Your task:
Could you write out the data from the line containing "In this picture, of" through the line containing "A: cabinet drawer (crop(209, 235, 269, 251))", both included, with "nearer" swapped for "closer" and nothing else changed?
++++ Material
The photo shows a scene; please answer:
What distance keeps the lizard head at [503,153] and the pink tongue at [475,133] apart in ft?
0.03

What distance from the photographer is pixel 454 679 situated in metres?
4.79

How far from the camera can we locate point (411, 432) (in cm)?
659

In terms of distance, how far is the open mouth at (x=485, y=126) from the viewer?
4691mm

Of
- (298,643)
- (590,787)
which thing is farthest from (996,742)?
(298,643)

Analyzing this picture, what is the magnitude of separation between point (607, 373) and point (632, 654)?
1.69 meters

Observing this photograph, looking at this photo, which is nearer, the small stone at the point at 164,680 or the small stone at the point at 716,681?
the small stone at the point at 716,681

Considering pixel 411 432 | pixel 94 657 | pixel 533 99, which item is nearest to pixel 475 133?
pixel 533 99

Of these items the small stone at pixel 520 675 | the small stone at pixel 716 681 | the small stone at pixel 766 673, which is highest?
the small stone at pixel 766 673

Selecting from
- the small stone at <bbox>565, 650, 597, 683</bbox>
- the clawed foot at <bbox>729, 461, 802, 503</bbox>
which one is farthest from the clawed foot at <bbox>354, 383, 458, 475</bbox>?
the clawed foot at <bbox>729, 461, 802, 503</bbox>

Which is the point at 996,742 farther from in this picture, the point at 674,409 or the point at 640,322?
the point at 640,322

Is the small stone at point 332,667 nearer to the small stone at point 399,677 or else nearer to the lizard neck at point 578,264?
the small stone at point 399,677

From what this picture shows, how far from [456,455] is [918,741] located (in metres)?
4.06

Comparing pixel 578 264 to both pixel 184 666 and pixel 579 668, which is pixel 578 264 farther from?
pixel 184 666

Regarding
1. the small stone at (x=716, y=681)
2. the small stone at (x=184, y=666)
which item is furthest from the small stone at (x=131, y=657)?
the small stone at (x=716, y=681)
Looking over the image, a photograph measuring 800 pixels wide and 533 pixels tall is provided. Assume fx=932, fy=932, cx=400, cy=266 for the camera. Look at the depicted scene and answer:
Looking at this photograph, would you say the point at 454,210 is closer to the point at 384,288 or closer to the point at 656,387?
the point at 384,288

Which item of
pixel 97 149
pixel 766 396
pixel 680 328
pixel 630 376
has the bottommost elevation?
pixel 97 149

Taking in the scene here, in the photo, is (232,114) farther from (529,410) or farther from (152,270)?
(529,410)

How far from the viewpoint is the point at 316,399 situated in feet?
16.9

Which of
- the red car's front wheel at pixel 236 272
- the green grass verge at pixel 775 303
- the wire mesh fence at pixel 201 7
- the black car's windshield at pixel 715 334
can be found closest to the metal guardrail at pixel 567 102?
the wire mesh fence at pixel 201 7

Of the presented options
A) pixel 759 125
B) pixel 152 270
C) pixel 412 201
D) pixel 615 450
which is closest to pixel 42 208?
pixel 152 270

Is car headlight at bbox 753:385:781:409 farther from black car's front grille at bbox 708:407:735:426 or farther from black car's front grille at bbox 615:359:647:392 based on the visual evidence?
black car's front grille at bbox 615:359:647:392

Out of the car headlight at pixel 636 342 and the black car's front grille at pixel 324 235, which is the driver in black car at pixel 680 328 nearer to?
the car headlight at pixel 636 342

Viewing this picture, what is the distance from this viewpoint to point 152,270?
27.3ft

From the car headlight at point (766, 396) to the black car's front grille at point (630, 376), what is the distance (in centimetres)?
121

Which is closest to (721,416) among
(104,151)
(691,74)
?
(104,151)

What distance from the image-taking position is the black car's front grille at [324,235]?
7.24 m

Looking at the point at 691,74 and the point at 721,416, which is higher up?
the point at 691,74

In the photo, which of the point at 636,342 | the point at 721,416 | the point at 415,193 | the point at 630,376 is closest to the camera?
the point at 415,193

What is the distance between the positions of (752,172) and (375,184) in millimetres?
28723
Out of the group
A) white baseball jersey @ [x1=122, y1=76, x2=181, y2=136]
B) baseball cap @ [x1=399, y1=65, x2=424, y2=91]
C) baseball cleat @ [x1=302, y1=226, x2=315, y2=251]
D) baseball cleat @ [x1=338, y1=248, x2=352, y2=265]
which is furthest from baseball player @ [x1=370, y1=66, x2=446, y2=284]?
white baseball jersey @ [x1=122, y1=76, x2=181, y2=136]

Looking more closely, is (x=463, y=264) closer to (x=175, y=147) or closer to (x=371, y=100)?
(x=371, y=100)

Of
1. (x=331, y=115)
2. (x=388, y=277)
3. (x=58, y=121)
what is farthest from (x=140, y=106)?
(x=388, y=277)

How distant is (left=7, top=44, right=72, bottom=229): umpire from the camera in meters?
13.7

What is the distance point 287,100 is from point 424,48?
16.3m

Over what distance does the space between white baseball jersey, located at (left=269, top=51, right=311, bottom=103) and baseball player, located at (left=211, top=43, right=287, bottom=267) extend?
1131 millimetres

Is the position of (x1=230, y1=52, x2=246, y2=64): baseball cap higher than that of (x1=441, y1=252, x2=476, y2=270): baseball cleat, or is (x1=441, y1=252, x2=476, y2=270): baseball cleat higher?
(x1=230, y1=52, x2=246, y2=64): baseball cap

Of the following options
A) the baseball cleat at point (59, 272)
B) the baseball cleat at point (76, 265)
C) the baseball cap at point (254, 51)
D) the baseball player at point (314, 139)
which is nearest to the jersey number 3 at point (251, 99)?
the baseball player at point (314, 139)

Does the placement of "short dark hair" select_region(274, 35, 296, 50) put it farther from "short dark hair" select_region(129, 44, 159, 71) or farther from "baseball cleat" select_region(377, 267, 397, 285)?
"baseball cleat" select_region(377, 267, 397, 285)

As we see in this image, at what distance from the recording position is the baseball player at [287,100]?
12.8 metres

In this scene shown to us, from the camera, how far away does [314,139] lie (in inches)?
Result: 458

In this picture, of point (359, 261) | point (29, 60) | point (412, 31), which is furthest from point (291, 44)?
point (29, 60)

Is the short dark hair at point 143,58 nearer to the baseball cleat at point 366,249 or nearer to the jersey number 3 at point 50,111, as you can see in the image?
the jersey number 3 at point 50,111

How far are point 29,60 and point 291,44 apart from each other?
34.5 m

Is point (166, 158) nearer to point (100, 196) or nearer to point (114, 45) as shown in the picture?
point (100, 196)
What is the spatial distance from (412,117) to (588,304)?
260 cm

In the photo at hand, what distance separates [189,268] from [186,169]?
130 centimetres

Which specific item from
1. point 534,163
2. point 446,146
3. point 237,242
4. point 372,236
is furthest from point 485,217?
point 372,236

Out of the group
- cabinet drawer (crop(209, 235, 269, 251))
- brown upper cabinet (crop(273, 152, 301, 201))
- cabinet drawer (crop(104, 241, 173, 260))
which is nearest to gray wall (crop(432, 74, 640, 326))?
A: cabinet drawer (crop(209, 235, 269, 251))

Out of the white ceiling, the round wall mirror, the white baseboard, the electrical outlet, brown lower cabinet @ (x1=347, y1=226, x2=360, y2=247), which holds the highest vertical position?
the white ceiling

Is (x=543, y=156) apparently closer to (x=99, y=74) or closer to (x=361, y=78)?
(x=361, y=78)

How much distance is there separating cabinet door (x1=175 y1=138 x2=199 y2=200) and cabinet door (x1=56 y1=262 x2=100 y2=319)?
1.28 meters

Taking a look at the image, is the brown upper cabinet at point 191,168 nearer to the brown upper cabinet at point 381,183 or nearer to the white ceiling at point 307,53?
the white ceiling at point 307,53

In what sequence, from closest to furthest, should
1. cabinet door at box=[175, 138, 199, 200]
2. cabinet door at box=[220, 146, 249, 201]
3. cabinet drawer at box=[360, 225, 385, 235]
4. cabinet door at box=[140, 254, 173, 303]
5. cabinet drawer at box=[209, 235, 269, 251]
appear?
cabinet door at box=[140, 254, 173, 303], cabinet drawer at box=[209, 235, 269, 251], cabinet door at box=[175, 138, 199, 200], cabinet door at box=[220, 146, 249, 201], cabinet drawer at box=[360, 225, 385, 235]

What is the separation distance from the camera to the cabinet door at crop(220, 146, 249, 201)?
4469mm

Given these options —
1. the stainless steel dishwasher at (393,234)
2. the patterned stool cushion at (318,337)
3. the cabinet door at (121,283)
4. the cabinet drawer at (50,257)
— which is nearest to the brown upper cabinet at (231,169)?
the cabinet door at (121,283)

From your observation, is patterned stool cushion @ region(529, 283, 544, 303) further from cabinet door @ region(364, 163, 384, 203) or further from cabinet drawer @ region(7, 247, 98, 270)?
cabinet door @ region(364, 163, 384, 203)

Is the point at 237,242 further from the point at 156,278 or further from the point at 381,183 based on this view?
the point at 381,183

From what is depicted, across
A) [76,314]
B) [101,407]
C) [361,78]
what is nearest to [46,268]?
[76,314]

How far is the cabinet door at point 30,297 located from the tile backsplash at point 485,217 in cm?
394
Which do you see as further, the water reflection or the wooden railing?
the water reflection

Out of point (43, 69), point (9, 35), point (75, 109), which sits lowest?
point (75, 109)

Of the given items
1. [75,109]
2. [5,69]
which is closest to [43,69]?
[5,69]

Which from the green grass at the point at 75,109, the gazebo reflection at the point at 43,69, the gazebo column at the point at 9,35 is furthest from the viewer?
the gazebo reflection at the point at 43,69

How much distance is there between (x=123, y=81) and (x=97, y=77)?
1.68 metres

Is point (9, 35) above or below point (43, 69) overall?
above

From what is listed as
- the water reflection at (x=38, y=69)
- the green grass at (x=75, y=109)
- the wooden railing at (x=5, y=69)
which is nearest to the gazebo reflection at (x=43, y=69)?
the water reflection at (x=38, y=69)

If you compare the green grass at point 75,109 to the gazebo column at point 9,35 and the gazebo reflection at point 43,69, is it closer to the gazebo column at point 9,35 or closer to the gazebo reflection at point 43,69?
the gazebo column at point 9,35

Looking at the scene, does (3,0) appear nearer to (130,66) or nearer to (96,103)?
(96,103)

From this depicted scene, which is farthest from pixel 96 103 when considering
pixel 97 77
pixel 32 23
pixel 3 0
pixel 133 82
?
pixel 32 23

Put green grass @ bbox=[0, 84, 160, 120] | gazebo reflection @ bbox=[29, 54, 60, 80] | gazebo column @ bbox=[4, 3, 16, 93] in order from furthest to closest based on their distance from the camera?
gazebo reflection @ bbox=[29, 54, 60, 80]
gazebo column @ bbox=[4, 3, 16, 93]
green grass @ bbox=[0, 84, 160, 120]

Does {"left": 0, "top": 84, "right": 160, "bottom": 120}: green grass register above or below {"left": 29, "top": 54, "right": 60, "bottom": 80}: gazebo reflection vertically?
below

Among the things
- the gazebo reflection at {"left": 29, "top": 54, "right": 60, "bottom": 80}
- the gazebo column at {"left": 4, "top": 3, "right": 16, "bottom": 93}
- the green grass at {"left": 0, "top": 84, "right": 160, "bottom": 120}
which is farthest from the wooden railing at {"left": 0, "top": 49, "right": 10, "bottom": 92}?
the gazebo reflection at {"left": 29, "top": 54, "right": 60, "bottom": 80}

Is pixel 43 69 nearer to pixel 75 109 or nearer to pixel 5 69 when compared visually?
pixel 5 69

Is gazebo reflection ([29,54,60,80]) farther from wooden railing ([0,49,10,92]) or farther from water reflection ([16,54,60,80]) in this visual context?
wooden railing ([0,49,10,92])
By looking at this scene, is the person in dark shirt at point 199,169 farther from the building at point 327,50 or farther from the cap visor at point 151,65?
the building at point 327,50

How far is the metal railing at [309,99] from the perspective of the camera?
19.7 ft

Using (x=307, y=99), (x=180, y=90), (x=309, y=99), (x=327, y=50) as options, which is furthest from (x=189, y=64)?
++++++++
In response:
In this picture, of point (359, 261) | point (29, 60) | point (412, 31), which is furthest from point (291, 44)?
point (29, 60)

Is the short dark hair at point 143,58 closer to the baseball cleat at point 366,249 or closer to the jersey number 3 at point 50,111, as you can see in the image?
the jersey number 3 at point 50,111

How far are point 29,60 and point 291,44 apart from each other?
34.5 m

Is point (166, 158) closer to point (100, 196) or closer to point (114, 45) as shown in the picture?
point (100, 196)
What is the spatial distance from (412,117) to (588,304)?
260 cm

In the photo at hand, what distance separates [189,268] from [186,169]?
130 centimetres

Which specific item from
1. point 534,163
2. point 446,146
3. point 237,242
4. point 372,236
is furthest from point 485,217?
point 372,236

Out of the group
- cabinet drawer (crop(209, 235, 269, 251))
- brown upper cabinet (crop(273, 152, 301, 201))
- cabinet drawer (crop(104, 241, 173, 260))
which is nearest to gray wall (crop(432, 74, 640, 326))?
A: cabinet drawer (crop(209, 235, 269, 251))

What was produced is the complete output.